DATA UNDER STUDY below:

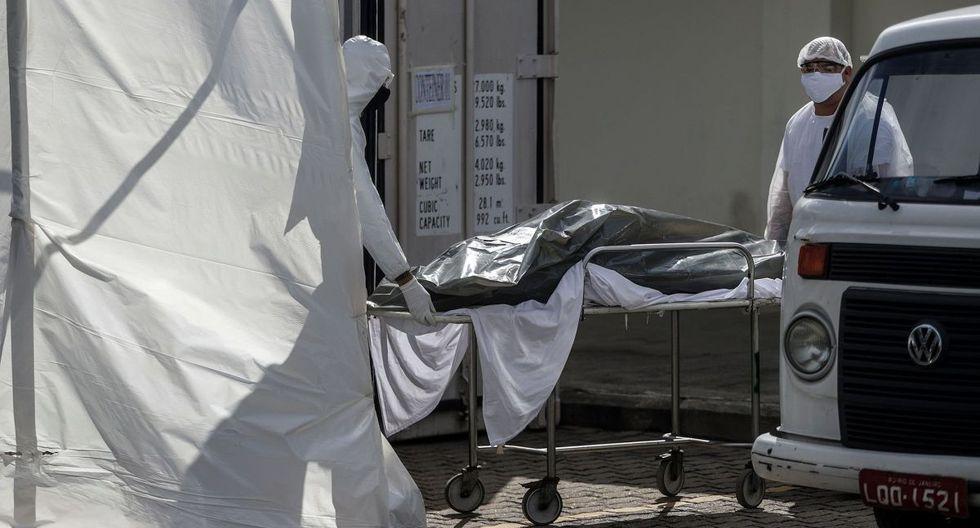Empleados de una empresa funeraria retiran de un frigorífico el cuerpo de un hombre que murió al parecer por COVID-19 el pasado viernes 8 de mayo en Río de Janeiro, Brasil. (EFE/Antonio Lacerda).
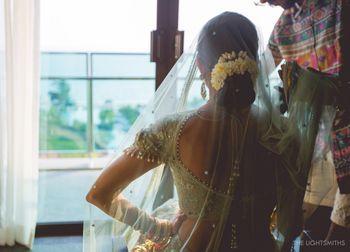 Photo of bridal bun with gajra flowers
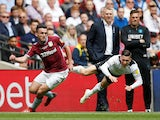 Aston Villa's John McGinn in action with Derby County's Harry Wilson as Villa boss Dean Smith looks on during the Championship playoff final on May 27, 2019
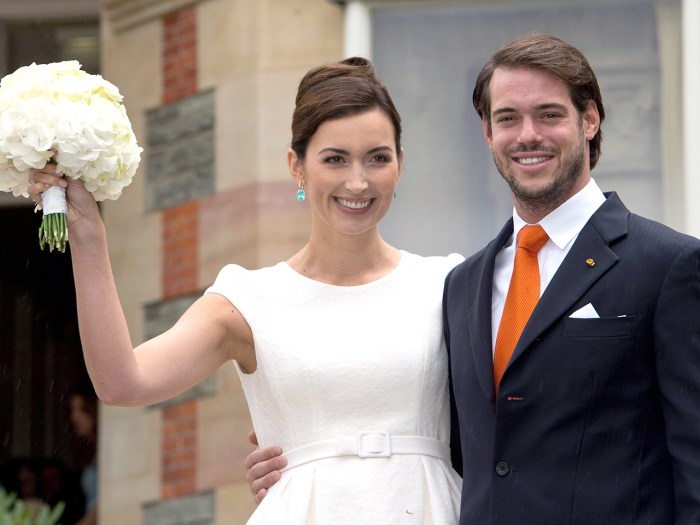Prince Felix of Luxembourg (R) and his wife Claire Lademacher (L) pose for photographs after their civil wedding ceremony.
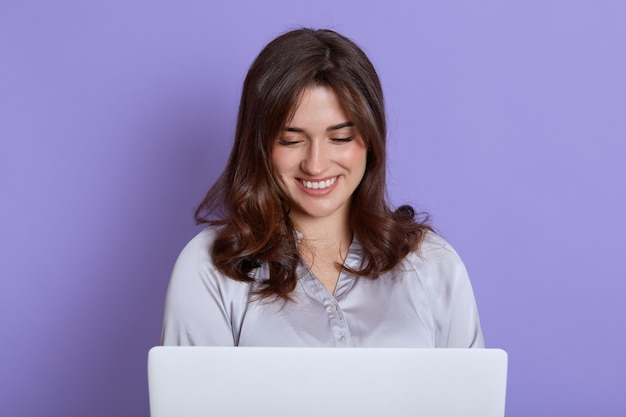 Front view of attractive lady working on laptop and smiling, looks at screen, wearing elegant blouse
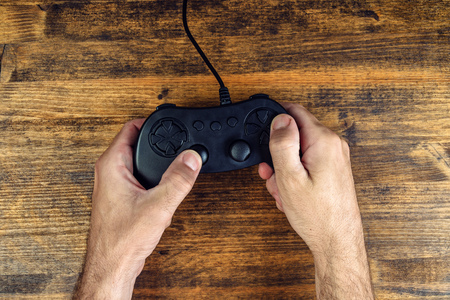 gamepad: Male gamer using gamepad controller on wooden desk, flat lay top view, gaming and entertainment concept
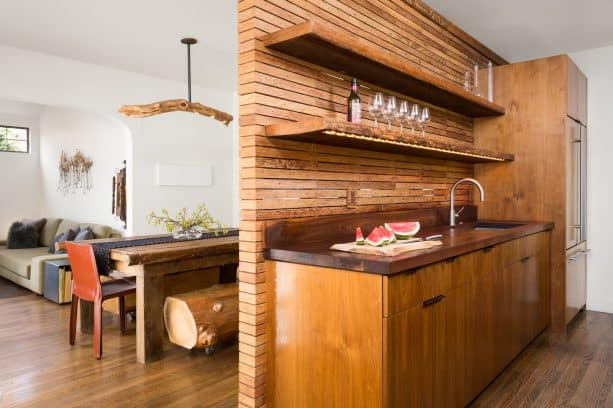 counter to ceiling backsplash from recycled wooden wall framing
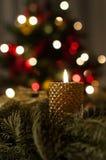 Magic christmas candle. Magic christmas mood with burning candle and glittering christmas tree lights Royalty Free Stock Photos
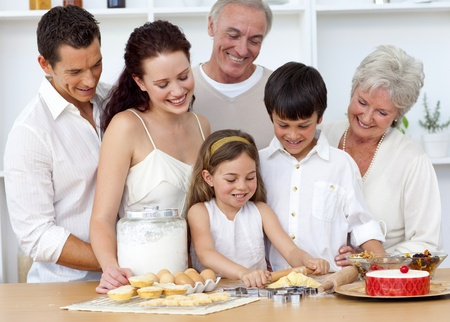 Parents and granparents looking at children baking photo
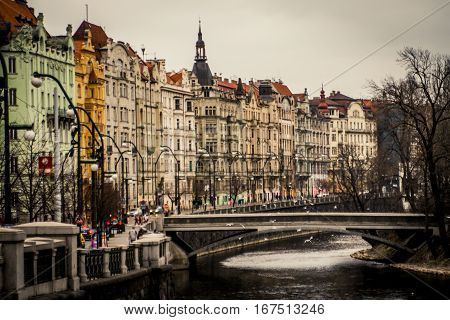 Prague, Czech Republic - 3 January 2008: View of the Vltava River with a small bridge on a cold winter afternoon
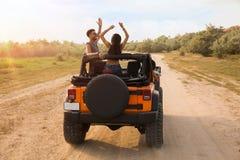 Tillbaka sikt av vänner som sitter i en bil med lyftta händer arkivfoton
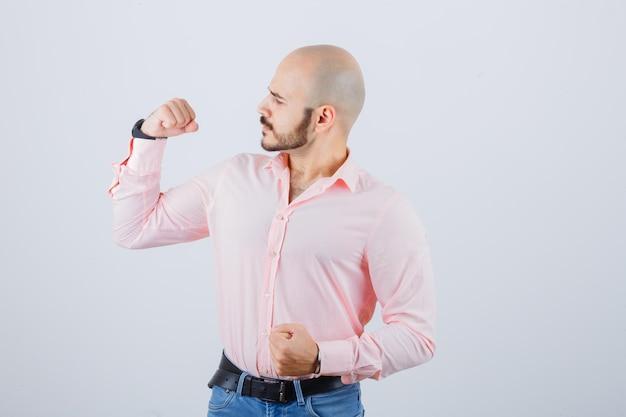 Junger mann im hemd, jeans, die armmuskeln zeigt und stolz aussieht, vorderansicht.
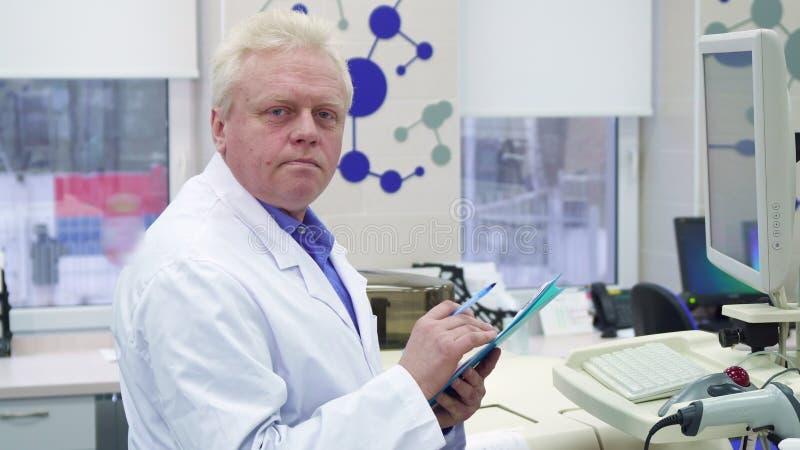 Ο αρσενικός επιστήμονας σημειώνει τις πληροφορίες για την περιοχή αποκομμάτων στο εργαστήριο στοκ φωτογραφίες με δικαίωμα ελεύθερης χρήσης
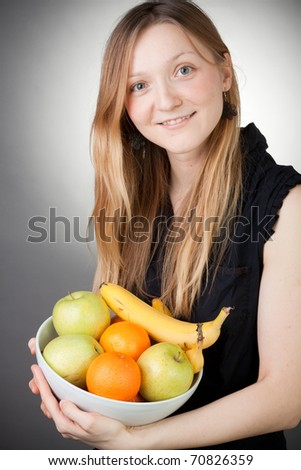 Pretty Blond Holding Healthy Fruit with Grey Background - stock photo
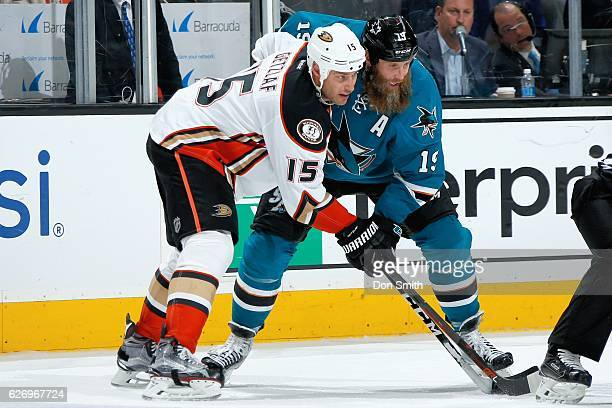 Joe Thornton of the San Jose Sharks and Ryan Getzlaf of the Anaheim Ducks get ready during a face off during a NHL game at SAP Center at San Jose on...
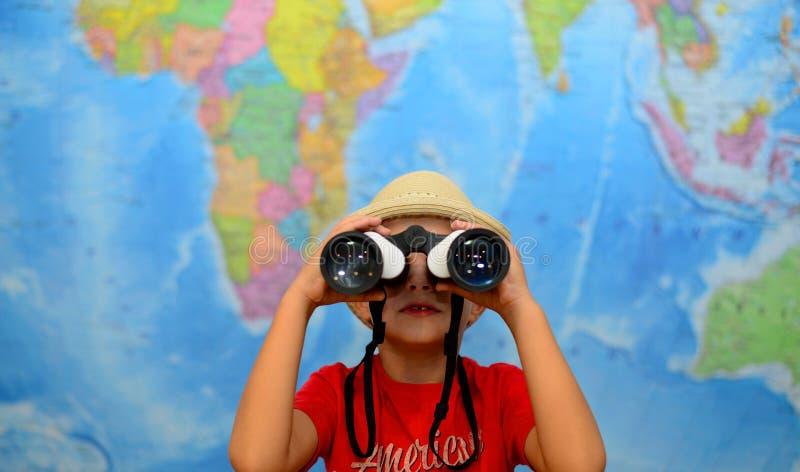 Kid is looking through binoculars around. Adventure and travel concept. Joyful background. stock photos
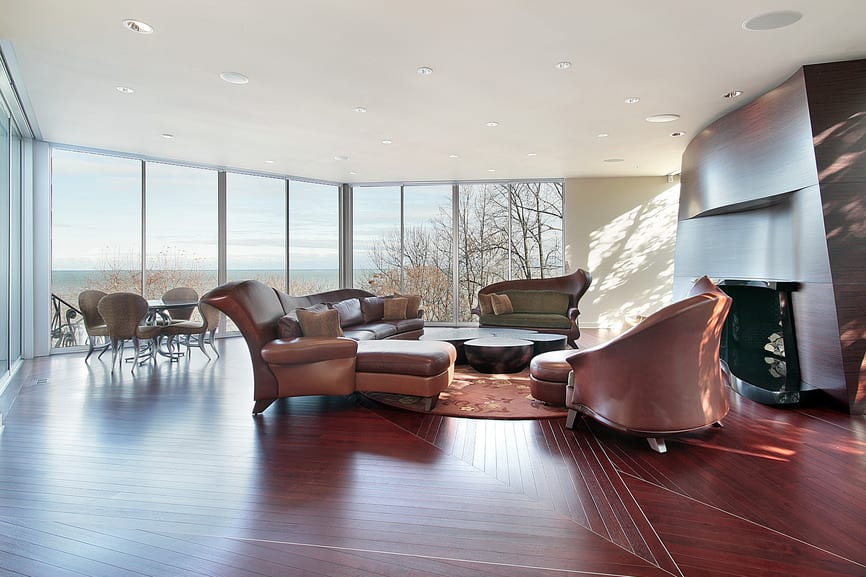 A large contemporary living room featuring reddish hardwood flooring and a brown sofa set, along with a large modern fireplace.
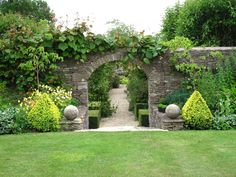 Lovely wall and arch in back yard to walk into garden then follow the path throw the woods then there is the horse barn DREAM!!!!!!!!!
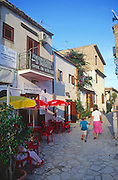Mother and child hold hands as they explore the village of Scopello, Sicily, Italy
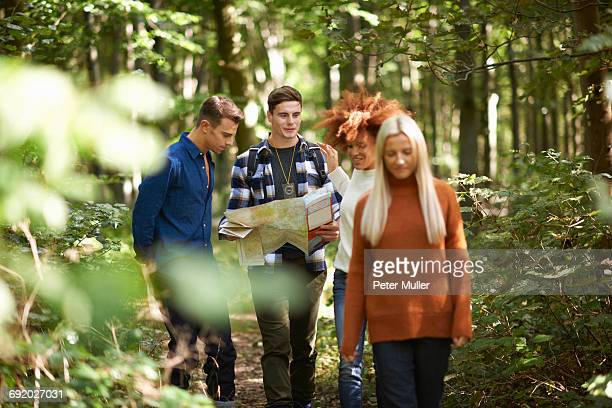 Man hiking with friends in forest holding map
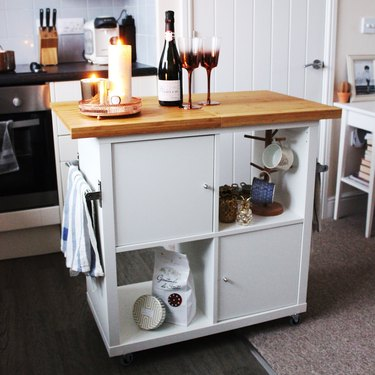 IKEA kitchen island with wood countertop and white cabinets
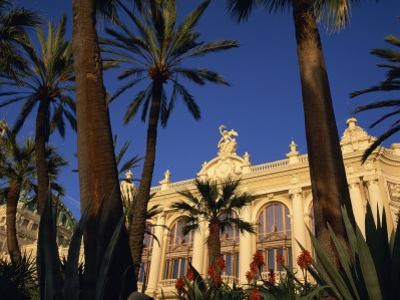 Casino Framed by Flowers and Palm Trees in Monte Carlo, Monaco, Europe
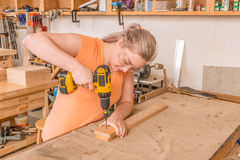 Female woodworker drilling into board Royalty Free Stock Photos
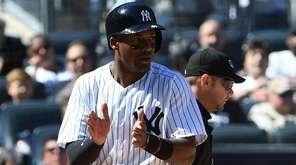 Yankees third baseman Miguel Andujar reacts after he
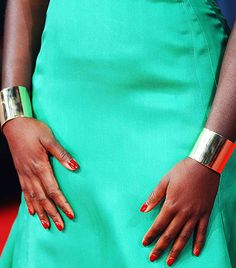 @Who What Wear - Lupita Nyong'o                 Event: British Academy Film Awards  Matching Ana Khouri yellow gold cuff bracelets made for a tough-yet-sophisticated addition to Nyong'o's green Dior gown.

End of DATA UNDER STUDY.

EXERCISE AIM:
Only the lines from the one containing "Prague, Czech Republic" through the end of the records should be copied, exactly and with both ends included; the pictures should not.

ANSWER TO THE EXERCISE:
 Prague, Czech Republic - 3 January 2008: View of the Vltava River with a small bridge on a cold winter afternoon
 Tillbaka sikt av vänner som sitter i en bil med lyftta händer arkivfoton
 Junger mann im hemd, jeans, die armmuskeln zeigt und stolz aussieht, vorderansicht.
 Ο αρσενικός επιστήμονας σημειώνει τις πληροφορίες για την περιοχή αποκομμάτων στο εργαστήριο στοκ φωτογραφίες με δικαίωμα ελεύθερης χρήσης
 Pretty Blond Holding Healthy Fruit with Grey Background - stock photo
 Joe Thornton of the San Jose Sharks and Ryan Getzlaf of the Anaheim Ducks get ready during a face off during a NHL game at SAP Center at San Jose on...
 Kid is looking through binoculars around. Adventure and travel concept. Joyful background. stock photos
 A large contemporary living room featuring reddish hardwood flooring and a brown sofa set, along with a large modern fireplace.
 Lovely wall and arch in back yard to walk into garden then follow the path throw the woods then there is the horse barn DREAM!!!!!!!!!
Mother and child hold hands as they explore the village of Scopello, Sicily, Italy
 Man hiking with friends in forest holding map
 IKEA kitchen island with wood countertop and white cabinets
 Casino Framed by Flowers and Palm Trees in Monte Carlo, Monaco, Europe
 Female woodworker drilling into board Royalty Free Stock Photos
 Yankees third baseman Miguel Andujar reacts after he
 @Who What Wear - Lupita Nyong'o                 Event: British Academy Film Awards  Matching Ana Khouri yellow gold cuff bracelets made for a tough-yet-sophisticated addition to Nyong'o's green Dior gown.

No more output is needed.